Ah, and let's not forget about all the free ways to get to a lot of those free days at museums! The City of Chicago runs a great free trolley service that stops at (or near) several museums and other Chicago attractions. Trolleys normally run every 20-30 minutes. Frequency tends to be higher from Memorial Day through Labour Day (tourist season). Several routes have stops at various El Train stations, too.

  • Metra/Navy Pier and Navy Pier Trolley - Navy Pier, Chicago Children's Museum, shopping on North Michigan Avenue and State Street (Metra/Navy Pier serves Chicago Northwestern [Ogilvie Transportation Center] and Union Stations, as well).

  • Lincoln Park Trolley - Peggy Notebaert Nature Museum, Lincoln Park Zoo (one of few remaining free municipal zoos in the country), Chicago Historical Society.

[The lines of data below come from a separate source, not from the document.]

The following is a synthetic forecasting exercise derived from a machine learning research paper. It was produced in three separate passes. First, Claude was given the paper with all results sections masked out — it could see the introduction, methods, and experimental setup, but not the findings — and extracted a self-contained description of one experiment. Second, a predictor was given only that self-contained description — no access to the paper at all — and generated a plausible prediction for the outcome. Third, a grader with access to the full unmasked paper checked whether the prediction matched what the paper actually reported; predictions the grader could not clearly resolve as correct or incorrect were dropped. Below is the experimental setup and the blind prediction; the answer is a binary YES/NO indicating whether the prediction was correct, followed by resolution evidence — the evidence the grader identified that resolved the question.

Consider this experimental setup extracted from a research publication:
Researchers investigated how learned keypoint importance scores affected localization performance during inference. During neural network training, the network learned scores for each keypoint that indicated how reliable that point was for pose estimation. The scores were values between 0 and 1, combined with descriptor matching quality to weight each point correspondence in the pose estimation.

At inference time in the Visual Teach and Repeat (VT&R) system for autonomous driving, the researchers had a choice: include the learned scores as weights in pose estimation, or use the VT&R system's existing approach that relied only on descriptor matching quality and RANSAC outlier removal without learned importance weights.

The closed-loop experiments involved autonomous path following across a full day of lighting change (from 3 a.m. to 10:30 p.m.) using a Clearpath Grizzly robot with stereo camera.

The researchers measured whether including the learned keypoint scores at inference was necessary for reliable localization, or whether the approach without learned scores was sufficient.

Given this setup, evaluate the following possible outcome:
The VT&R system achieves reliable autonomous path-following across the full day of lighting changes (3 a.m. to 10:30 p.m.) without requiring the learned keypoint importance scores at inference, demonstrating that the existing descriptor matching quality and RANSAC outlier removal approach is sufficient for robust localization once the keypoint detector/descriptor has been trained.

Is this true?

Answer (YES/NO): YES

  • Metra/Museum Campus Trolley - Chicago Public Library, Field Museum, Adler Planetarium, Shedd Aquarium, State Street shopping (Also serves Metra Ogilvie, Union, and LaSalle Stations).

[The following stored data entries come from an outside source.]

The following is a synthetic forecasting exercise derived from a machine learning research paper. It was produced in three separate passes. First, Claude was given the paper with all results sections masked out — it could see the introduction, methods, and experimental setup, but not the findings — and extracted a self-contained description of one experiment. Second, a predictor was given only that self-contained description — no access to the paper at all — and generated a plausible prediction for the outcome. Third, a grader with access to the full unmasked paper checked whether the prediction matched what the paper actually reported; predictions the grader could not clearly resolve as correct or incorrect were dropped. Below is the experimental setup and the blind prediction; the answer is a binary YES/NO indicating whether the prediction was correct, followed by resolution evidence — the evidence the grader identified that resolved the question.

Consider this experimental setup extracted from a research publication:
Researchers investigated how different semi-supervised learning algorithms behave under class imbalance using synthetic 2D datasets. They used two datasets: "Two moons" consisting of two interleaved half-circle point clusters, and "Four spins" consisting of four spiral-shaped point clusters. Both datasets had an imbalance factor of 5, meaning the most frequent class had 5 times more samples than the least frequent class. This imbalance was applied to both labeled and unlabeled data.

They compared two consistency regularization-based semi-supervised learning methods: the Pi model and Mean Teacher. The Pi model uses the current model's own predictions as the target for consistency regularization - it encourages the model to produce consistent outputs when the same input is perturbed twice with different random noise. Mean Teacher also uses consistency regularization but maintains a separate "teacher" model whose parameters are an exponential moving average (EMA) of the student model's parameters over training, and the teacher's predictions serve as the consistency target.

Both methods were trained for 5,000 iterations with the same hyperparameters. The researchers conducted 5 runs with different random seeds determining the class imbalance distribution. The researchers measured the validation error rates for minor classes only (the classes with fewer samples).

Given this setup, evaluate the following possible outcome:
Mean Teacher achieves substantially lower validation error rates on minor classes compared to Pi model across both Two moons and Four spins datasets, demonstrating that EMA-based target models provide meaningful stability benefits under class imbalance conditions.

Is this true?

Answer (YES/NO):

  • Michigan Avenue Trolley - Water Tower, Museum of Contemporary Art, Terra Museum of American Art, Chicago Cultural Center and Museum of Broadcast Communications, Art Institute of Chicago, Museum of Contemporary Photography (at Columbia College Chicago), Field Museum, Adler Planetarium, Shedd Aquarium, Michigan Avenue Shopping.

American Association of Museums

If you are a museum professional, museum volunteer, or a student, joining the American Association of Museums (AAM) is a great way to get into participating museums across the country for free or at a reduced admission.

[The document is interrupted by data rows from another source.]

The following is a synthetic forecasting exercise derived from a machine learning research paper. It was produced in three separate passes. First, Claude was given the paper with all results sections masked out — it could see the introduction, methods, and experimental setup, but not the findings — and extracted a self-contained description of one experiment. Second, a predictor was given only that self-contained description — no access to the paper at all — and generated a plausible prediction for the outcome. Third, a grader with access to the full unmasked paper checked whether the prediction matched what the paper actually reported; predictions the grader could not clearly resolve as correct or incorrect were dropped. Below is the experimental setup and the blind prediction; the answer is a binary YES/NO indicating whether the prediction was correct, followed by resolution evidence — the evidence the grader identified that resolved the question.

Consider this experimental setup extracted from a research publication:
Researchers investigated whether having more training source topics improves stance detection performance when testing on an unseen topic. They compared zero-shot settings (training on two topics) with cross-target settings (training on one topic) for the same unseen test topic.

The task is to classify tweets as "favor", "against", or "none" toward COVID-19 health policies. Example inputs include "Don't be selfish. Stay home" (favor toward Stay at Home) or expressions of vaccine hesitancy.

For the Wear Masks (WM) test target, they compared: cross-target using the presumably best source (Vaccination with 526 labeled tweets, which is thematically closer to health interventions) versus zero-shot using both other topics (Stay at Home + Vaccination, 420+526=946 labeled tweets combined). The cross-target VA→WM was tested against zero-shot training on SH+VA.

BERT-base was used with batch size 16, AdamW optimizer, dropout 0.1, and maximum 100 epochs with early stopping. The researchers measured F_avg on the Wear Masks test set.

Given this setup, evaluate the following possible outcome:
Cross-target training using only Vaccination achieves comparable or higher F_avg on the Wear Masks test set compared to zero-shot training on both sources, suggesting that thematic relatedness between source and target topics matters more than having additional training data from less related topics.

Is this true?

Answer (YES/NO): NO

Their website has a list of institutions that are AAM accredited, but even a lot of museums that aren't accredited still give free admission to AAM members. There are different levels of membership:

  • Non-paid Museum Staff (Volunteer) - $35/yr (at time of writing), includes subscription to bi-monthly magazine Museum News and Aviso career newsletter. The newsletter has lots of job listings, which are also available online.

  • Student - $35/yr, includes subscription to Museum News magazine, Aviso career newsletter is $15 extra (so, become a museum volunteer and join under the aforementioned level if you plan to work in the field and want job listings).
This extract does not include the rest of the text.